Azerbaycan ve İran heyetleri, yaşanan son gerginliğin ardından Türkmenistan’da düzenlenen Ekonomik İş Birliği Teşkilatı 15'inci Liderler Zirvesi‘nde ilk kez bir araya geldiler. Reisi, Aşkabat’taki zirvede konuştu (İran Cumhurbaşkanlığı)
Azerbaycan ve İran heyetleri, yaşanan son gerginliğin ardından Türkmenistan’da düzenlenen Ekonomik İş Birliği Teşkilatı 15'inci Liderler Zirvesi‘nde ilk kez bir araya geldiler. Reisi, Aşkabat’taki zirvede konuştu (İran Cumhurbaşkanlığı)

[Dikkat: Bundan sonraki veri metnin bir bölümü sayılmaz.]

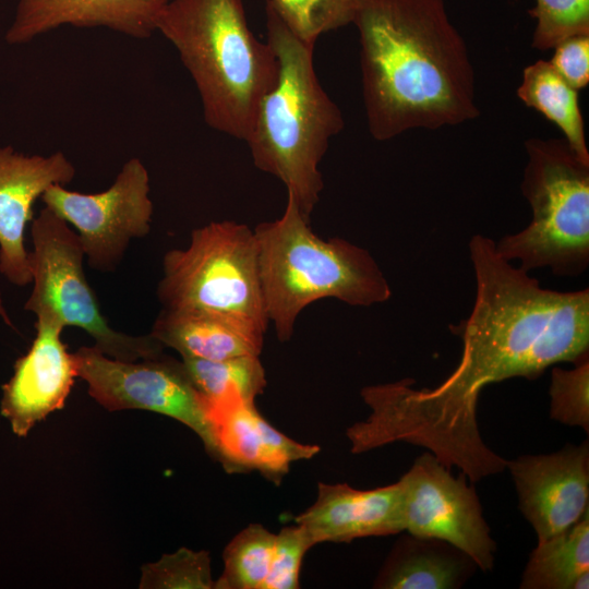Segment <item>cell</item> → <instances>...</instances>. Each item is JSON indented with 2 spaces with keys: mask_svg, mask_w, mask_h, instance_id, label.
I'll return each instance as SVG.
<instances>
[{
  "mask_svg": "<svg viewBox=\"0 0 589 589\" xmlns=\"http://www.w3.org/2000/svg\"><path fill=\"white\" fill-rule=\"evenodd\" d=\"M469 255L476 298L469 316L453 327L462 341L456 369L434 388L417 389L412 378L377 385L369 424L378 445L425 447L473 483L507 464L481 438L476 412L482 389L510 377L534 380L554 364L587 356L589 289L541 287L483 235L472 236Z\"/></svg>",
  "mask_w": 589,
  "mask_h": 589,
  "instance_id": "cell-1",
  "label": "cell"
},
{
  "mask_svg": "<svg viewBox=\"0 0 589 589\" xmlns=\"http://www.w3.org/2000/svg\"><path fill=\"white\" fill-rule=\"evenodd\" d=\"M214 434L213 458L227 472L257 471L279 483L292 462L320 452L298 443L271 425L253 401L239 398L207 404Z\"/></svg>",
  "mask_w": 589,
  "mask_h": 589,
  "instance_id": "cell-15",
  "label": "cell"
},
{
  "mask_svg": "<svg viewBox=\"0 0 589 589\" xmlns=\"http://www.w3.org/2000/svg\"><path fill=\"white\" fill-rule=\"evenodd\" d=\"M298 524L284 527L277 534L268 574L261 589H297L304 554L313 546Z\"/></svg>",
  "mask_w": 589,
  "mask_h": 589,
  "instance_id": "cell-28",
  "label": "cell"
},
{
  "mask_svg": "<svg viewBox=\"0 0 589 589\" xmlns=\"http://www.w3.org/2000/svg\"><path fill=\"white\" fill-rule=\"evenodd\" d=\"M517 96L527 107L554 122L572 149L589 161L578 91L558 74L550 61L538 60L525 68Z\"/></svg>",
  "mask_w": 589,
  "mask_h": 589,
  "instance_id": "cell-20",
  "label": "cell"
},
{
  "mask_svg": "<svg viewBox=\"0 0 589 589\" xmlns=\"http://www.w3.org/2000/svg\"><path fill=\"white\" fill-rule=\"evenodd\" d=\"M156 31L189 71L208 127L245 141L279 67L272 46L250 29L243 0H171Z\"/></svg>",
  "mask_w": 589,
  "mask_h": 589,
  "instance_id": "cell-3",
  "label": "cell"
},
{
  "mask_svg": "<svg viewBox=\"0 0 589 589\" xmlns=\"http://www.w3.org/2000/svg\"><path fill=\"white\" fill-rule=\"evenodd\" d=\"M196 390L207 404L239 398L253 401L267 382L260 356L224 360L182 358Z\"/></svg>",
  "mask_w": 589,
  "mask_h": 589,
  "instance_id": "cell-22",
  "label": "cell"
},
{
  "mask_svg": "<svg viewBox=\"0 0 589 589\" xmlns=\"http://www.w3.org/2000/svg\"><path fill=\"white\" fill-rule=\"evenodd\" d=\"M506 468L538 542L567 529L589 508L588 441L552 454L521 455Z\"/></svg>",
  "mask_w": 589,
  "mask_h": 589,
  "instance_id": "cell-12",
  "label": "cell"
},
{
  "mask_svg": "<svg viewBox=\"0 0 589 589\" xmlns=\"http://www.w3.org/2000/svg\"><path fill=\"white\" fill-rule=\"evenodd\" d=\"M253 230L265 311L280 341L291 338L302 310L320 299L371 306L392 297L373 256L345 239L317 237L290 194L279 218Z\"/></svg>",
  "mask_w": 589,
  "mask_h": 589,
  "instance_id": "cell-5",
  "label": "cell"
},
{
  "mask_svg": "<svg viewBox=\"0 0 589 589\" xmlns=\"http://www.w3.org/2000/svg\"><path fill=\"white\" fill-rule=\"evenodd\" d=\"M276 534L250 524L224 550V569L215 589H261L269 569Z\"/></svg>",
  "mask_w": 589,
  "mask_h": 589,
  "instance_id": "cell-23",
  "label": "cell"
},
{
  "mask_svg": "<svg viewBox=\"0 0 589 589\" xmlns=\"http://www.w3.org/2000/svg\"><path fill=\"white\" fill-rule=\"evenodd\" d=\"M265 16L278 79L261 100L245 142L254 166L279 179L310 219L323 190L318 165L330 139L342 130L344 118L317 80L314 45L299 39L269 0Z\"/></svg>",
  "mask_w": 589,
  "mask_h": 589,
  "instance_id": "cell-4",
  "label": "cell"
},
{
  "mask_svg": "<svg viewBox=\"0 0 589 589\" xmlns=\"http://www.w3.org/2000/svg\"><path fill=\"white\" fill-rule=\"evenodd\" d=\"M352 23L373 139L479 116L472 63L444 0H358Z\"/></svg>",
  "mask_w": 589,
  "mask_h": 589,
  "instance_id": "cell-2",
  "label": "cell"
},
{
  "mask_svg": "<svg viewBox=\"0 0 589 589\" xmlns=\"http://www.w3.org/2000/svg\"><path fill=\"white\" fill-rule=\"evenodd\" d=\"M529 14L537 20L534 49H554L566 38L589 35V0H537Z\"/></svg>",
  "mask_w": 589,
  "mask_h": 589,
  "instance_id": "cell-27",
  "label": "cell"
},
{
  "mask_svg": "<svg viewBox=\"0 0 589 589\" xmlns=\"http://www.w3.org/2000/svg\"><path fill=\"white\" fill-rule=\"evenodd\" d=\"M589 570V508L567 529L538 542L521 576V589H573Z\"/></svg>",
  "mask_w": 589,
  "mask_h": 589,
  "instance_id": "cell-21",
  "label": "cell"
},
{
  "mask_svg": "<svg viewBox=\"0 0 589 589\" xmlns=\"http://www.w3.org/2000/svg\"><path fill=\"white\" fill-rule=\"evenodd\" d=\"M31 225L33 290L24 304L26 311L85 330L99 351L118 360L136 361L164 352L165 347L151 334L133 336L108 324L86 279L79 236L65 220L45 206Z\"/></svg>",
  "mask_w": 589,
  "mask_h": 589,
  "instance_id": "cell-8",
  "label": "cell"
},
{
  "mask_svg": "<svg viewBox=\"0 0 589 589\" xmlns=\"http://www.w3.org/2000/svg\"><path fill=\"white\" fill-rule=\"evenodd\" d=\"M550 417L563 424L589 431V356L573 369L553 366L551 371Z\"/></svg>",
  "mask_w": 589,
  "mask_h": 589,
  "instance_id": "cell-26",
  "label": "cell"
},
{
  "mask_svg": "<svg viewBox=\"0 0 589 589\" xmlns=\"http://www.w3.org/2000/svg\"><path fill=\"white\" fill-rule=\"evenodd\" d=\"M589 588V570L581 573L576 579L573 589H588Z\"/></svg>",
  "mask_w": 589,
  "mask_h": 589,
  "instance_id": "cell-30",
  "label": "cell"
},
{
  "mask_svg": "<svg viewBox=\"0 0 589 589\" xmlns=\"http://www.w3.org/2000/svg\"><path fill=\"white\" fill-rule=\"evenodd\" d=\"M214 580L206 551L181 548L142 567V589H212Z\"/></svg>",
  "mask_w": 589,
  "mask_h": 589,
  "instance_id": "cell-25",
  "label": "cell"
},
{
  "mask_svg": "<svg viewBox=\"0 0 589 589\" xmlns=\"http://www.w3.org/2000/svg\"><path fill=\"white\" fill-rule=\"evenodd\" d=\"M315 545L405 530L400 482L372 490L318 483L316 501L294 518Z\"/></svg>",
  "mask_w": 589,
  "mask_h": 589,
  "instance_id": "cell-16",
  "label": "cell"
},
{
  "mask_svg": "<svg viewBox=\"0 0 589 589\" xmlns=\"http://www.w3.org/2000/svg\"><path fill=\"white\" fill-rule=\"evenodd\" d=\"M157 297L163 309L212 312L265 333L254 230L231 220L194 229L187 248L165 253Z\"/></svg>",
  "mask_w": 589,
  "mask_h": 589,
  "instance_id": "cell-7",
  "label": "cell"
},
{
  "mask_svg": "<svg viewBox=\"0 0 589 589\" xmlns=\"http://www.w3.org/2000/svg\"><path fill=\"white\" fill-rule=\"evenodd\" d=\"M75 172L62 152L25 155L0 147V274L14 286L32 283L25 228L34 218V203L51 185L70 183Z\"/></svg>",
  "mask_w": 589,
  "mask_h": 589,
  "instance_id": "cell-13",
  "label": "cell"
},
{
  "mask_svg": "<svg viewBox=\"0 0 589 589\" xmlns=\"http://www.w3.org/2000/svg\"><path fill=\"white\" fill-rule=\"evenodd\" d=\"M476 563L452 544L411 534L398 540L374 581L381 589H456Z\"/></svg>",
  "mask_w": 589,
  "mask_h": 589,
  "instance_id": "cell-19",
  "label": "cell"
},
{
  "mask_svg": "<svg viewBox=\"0 0 589 589\" xmlns=\"http://www.w3.org/2000/svg\"><path fill=\"white\" fill-rule=\"evenodd\" d=\"M77 377L105 409L147 410L170 417L190 428L213 456L214 434L205 399L194 387L182 361L164 352L157 357L123 361L95 346L74 353Z\"/></svg>",
  "mask_w": 589,
  "mask_h": 589,
  "instance_id": "cell-9",
  "label": "cell"
},
{
  "mask_svg": "<svg viewBox=\"0 0 589 589\" xmlns=\"http://www.w3.org/2000/svg\"><path fill=\"white\" fill-rule=\"evenodd\" d=\"M288 28L302 41L353 22L358 0H269Z\"/></svg>",
  "mask_w": 589,
  "mask_h": 589,
  "instance_id": "cell-24",
  "label": "cell"
},
{
  "mask_svg": "<svg viewBox=\"0 0 589 589\" xmlns=\"http://www.w3.org/2000/svg\"><path fill=\"white\" fill-rule=\"evenodd\" d=\"M550 61L558 74L577 91L589 83V35L566 38L554 47Z\"/></svg>",
  "mask_w": 589,
  "mask_h": 589,
  "instance_id": "cell-29",
  "label": "cell"
},
{
  "mask_svg": "<svg viewBox=\"0 0 589 589\" xmlns=\"http://www.w3.org/2000/svg\"><path fill=\"white\" fill-rule=\"evenodd\" d=\"M35 327L31 348L2 385L0 412L17 436H26L36 423L63 408L77 377L74 356L61 340L64 327L46 316L36 317Z\"/></svg>",
  "mask_w": 589,
  "mask_h": 589,
  "instance_id": "cell-14",
  "label": "cell"
},
{
  "mask_svg": "<svg viewBox=\"0 0 589 589\" xmlns=\"http://www.w3.org/2000/svg\"><path fill=\"white\" fill-rule=\"evenodd\" d=\"M171 0H19L7 31L11 45L26 44L63 25L106 27L136 39L149 38Z\"/></svg>",
  "mask_w": 589,
  "mask_h": 589,
  "instance_id": "cell-17",
  "label": "cell"
},
{
  "mask_svg": "<svg viewBox=\"0 0 589 589\" xmlns=\"http://www.w3.org/2000/svg\"><path fill=\"white\" fill-rule=\"evenodd\" d=\"M398 481L404 497V531L445 541L467 554L482 570L493 568L496 544L465 473L454 477L429 452L419 456Z\"/></svg>",
  "mask_w": 589,
  "mask_h": 589,
  "instance_id": "cell-11",
  "label": "cell"
},
{
  "mask_svg": "<svg viewBox=\"0 0 589 589\" xmlns=\"http://www.w3.org/2000/svg\"><path fill=\"white\" fill-rule=\"evenodd\" d=\"M149 190L148 171L134 157L105 191L81 193L55 184L41 201L75 229L88 265L108 273L118 268L131 240L148 235L154 211Z\"/></svg>",
  "mask_w": 589,
  "mask_h": 589,
  "instance_id": "cell-10",
  "label": "cell"
},
{
  "mask_svg": "<svg viewBox=\"0 0 589 589\" xmlns=\"http://www.w3.org/2000/svg\"><path fill=\"white\" fill-rule=\"evenodd\" d=\"M0 316L2 317V320L4 321L5 324H8L9 326H13V324L11 322V318L9 317L8 312H7L5 308H4L3 300L1 298V293H0Z\"/></svg>",
  "mask_w": 589,
  "mask_h": 589,
  "instance_id": "cell-31",
  "label": "cell"
},
{
  "mask_svg": "<svg viewBox=\"0 0 589 589\" xmlns=\"http://www.w3.org/2000/svg\"><path fill=\"white\" fill-rule=\"evenodd\" d=\"M525 148L520 188L531 221L495 242L496 251L529 273L548 267L558 277H577L589 265V161L565 139L533 137Z\"/></svg>",
  "mask_w": 589,
  "mask_h": 589,
  "instance_id": "cell-6",
  "label": "cell"
},
{
  "mask_svg": "<svg viewBox=\"0 0 589 589\" xmlns=\"http://www.w3.org/2000/svg\"><path fill=\"white\" fill-rule=\"evenodd\" d=\"M182 358L224 360L260 356L264 333L227 316L200 310L163 309L149 333Z\"/></svg>",
  "mask_w": 589,
  "mask_h": 589,
  "instance_id": "cell-18",
  "label": "cell"
}]
</instances>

İran Cumhurbaşkanı İbrahim Reisi,  eski ABD Başkanı Donald Trump tarafından Tahran'ın bölgesel davranışını değiştirmek amacıyla uygulanan azami baskı politikasını eleştirerek ABD’nin çıkarlarının bölgedeki İran çıkarlarıyla ‘örtüşmediğini’ söyledi.
Türkmenistan’ın başkenti Aşkabat’ta düzenlenen Ekonomik İşbirliği Teşkilatı (EİT) 15'inci Liderler Zirvesi‘nde konuşan İran Cumhurbaşkanı, “ABD, nükleer anlaşmadan tek taraflı olarak ayrılarak ve ağır yaptırımlar ve azami baskı politikası uygulayarak kendi çıkarlarının bölgemizin çıkarları ile aynı olmadığını gösterdi” ifadelerini kullandı.
Genel sekreterliği Tahran'da bulunan EİT'ye Asya’dan yedi, Avrupa’dan ise üç olmak üzere toplam 10 ülke üye. İran’ın yarı resmi haber ajansı ISNA’nın haberine göre ABD’nin İran’a uyguladığı yaptırımların komşu ülkelerle ekonomik ilişkiler üzerinde fazla etkisi olmadığını söyleyen Reisi, EİT’yi  koşulsuz olarak desteklediklerini belirterek, “ABD’nin yaptırımları bölge ülkeleri ile işbirliğimize engel olamaz” şeklinde konuştu.
Cumartesi akşamı Türkmenistan’ın başkentine vardığında İran’ın Aşkabat Büyükelçiliği binasına giden Reisi, buradaki İranlılara yaptığı konuşmada, “Başta komşularımız ve bölge ülkeleri olmak üzere tüm ülkelerle ilişkilerimizi güçlendirmeye çalışıyoruz” dedi.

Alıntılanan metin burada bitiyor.